Why are there two repositories anyway?

This repo started out as a fork, mainly because Jake was/is inactive.

pairwiserr commented 4 years ago

@qzed @xjcl @archseer I installed Ubuntu 20.04 on SL3 13 (Intel, i7, 16, 256) with 5.4 kernel. I then upgraded the kernel to 5.6.19 but keyboard and trackpad are still not being detected. Can anyone confirm if 5.5 mainline detect keyboard/trackpad ootb without any patches?

archseer commented 4 years ago

The prerequisite patches landed but the ACPI driver patch hasn't been upstreamed yet so of course it's still necessary. With the prerequisites upstream now though you're able to run the vanilla kernel + this driver via dkms.

archseer commented 4 years ago

We recommend that you run a kernel provided by https://github.com/linux-surface/linux-surface which already contains this module (so if you run it you don't have to install it separately), however, since v5.7, you can also manually install this module, without any additional patches required. Prior to v5.7 you will need to use a kernel with the patches provided in this repository applied. For more details on the installation process, see Testing/Installing.

https://github.com/linux-surface/surface-aggregator-module/wiki

pairwiserr commented 4 years ago

@archseer, thanks for your reply. I am new to Linux and was curious if I could confirm the manual install process for this module.

https://www.kernel.org/doc/html/v4.10/process/applying-patches.html

patch -p1 -i path/to/patch-x.y.z

Can I run patch -p1 path/to/0001-ACPI-Fix-buffer-integer-type-mismatch.patch in master/patches/5.4?

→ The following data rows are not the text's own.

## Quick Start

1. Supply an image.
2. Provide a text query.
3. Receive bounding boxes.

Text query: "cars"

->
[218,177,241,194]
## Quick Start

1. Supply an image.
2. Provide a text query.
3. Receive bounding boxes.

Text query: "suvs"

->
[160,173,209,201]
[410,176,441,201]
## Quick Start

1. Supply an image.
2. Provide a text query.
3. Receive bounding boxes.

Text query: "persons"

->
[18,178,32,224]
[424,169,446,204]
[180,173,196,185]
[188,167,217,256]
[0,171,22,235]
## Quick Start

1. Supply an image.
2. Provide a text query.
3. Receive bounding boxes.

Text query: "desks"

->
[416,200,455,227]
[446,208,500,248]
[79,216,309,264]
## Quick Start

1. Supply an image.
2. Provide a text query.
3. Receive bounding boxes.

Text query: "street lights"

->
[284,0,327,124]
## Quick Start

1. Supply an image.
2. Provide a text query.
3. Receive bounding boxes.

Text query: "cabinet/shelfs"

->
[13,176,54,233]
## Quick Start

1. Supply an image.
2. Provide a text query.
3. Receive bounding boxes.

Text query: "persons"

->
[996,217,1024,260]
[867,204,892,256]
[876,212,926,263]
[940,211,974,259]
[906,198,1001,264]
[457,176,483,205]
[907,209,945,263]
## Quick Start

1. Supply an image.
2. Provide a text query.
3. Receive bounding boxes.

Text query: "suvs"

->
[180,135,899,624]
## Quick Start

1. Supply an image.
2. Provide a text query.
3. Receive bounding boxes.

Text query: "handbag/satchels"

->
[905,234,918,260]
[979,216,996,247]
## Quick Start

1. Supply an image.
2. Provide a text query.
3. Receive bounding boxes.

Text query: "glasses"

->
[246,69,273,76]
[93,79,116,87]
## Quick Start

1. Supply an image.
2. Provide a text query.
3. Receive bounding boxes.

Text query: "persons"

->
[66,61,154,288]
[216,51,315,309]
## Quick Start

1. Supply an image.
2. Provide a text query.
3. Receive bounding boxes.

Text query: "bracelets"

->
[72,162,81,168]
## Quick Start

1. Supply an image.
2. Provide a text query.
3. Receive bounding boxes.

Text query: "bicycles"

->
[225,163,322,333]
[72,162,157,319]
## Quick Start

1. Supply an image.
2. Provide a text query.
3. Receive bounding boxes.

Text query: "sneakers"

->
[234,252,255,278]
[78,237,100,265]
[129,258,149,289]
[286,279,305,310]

archseer commented 4 years ago

Those are the prerequisite patches that were needed before 5.5. They're now in the upstream kernel so all you need to do is install the module

Something like:

git clone https://github.com/linux-surface/surface-aggregator-module
cd module
make
make dkms-install

(you might also need to apt-get install linux-headers build-essential before running make)

The reason we recommend you just use the patched kernel is that if you do it via dkms you'll have to pull in new code and manually update every once a while as new changes land.

Also, I recommend you use the latest kernel (5.7 + mesa 20.1), not 5.4 or earlier. 5.4-5.6 had various issues on SL3/newer intel chips, most notably GPU hangs (https://github.com/linux-surface/linux-surface/issues/99)

pairwiserr commented 4 years ago

@archseer, your suggestion worked like a charm on v5.5.

Also, I recommend you use the latest kernel (5.7 + mesa 20.1),

I haven't had any issues yet, but I will try this as well. When installing kernels from mainline, is it best practice to use the latest version for stability? In this case, 5.7.11?

Thank you, again, @archseer for all your help!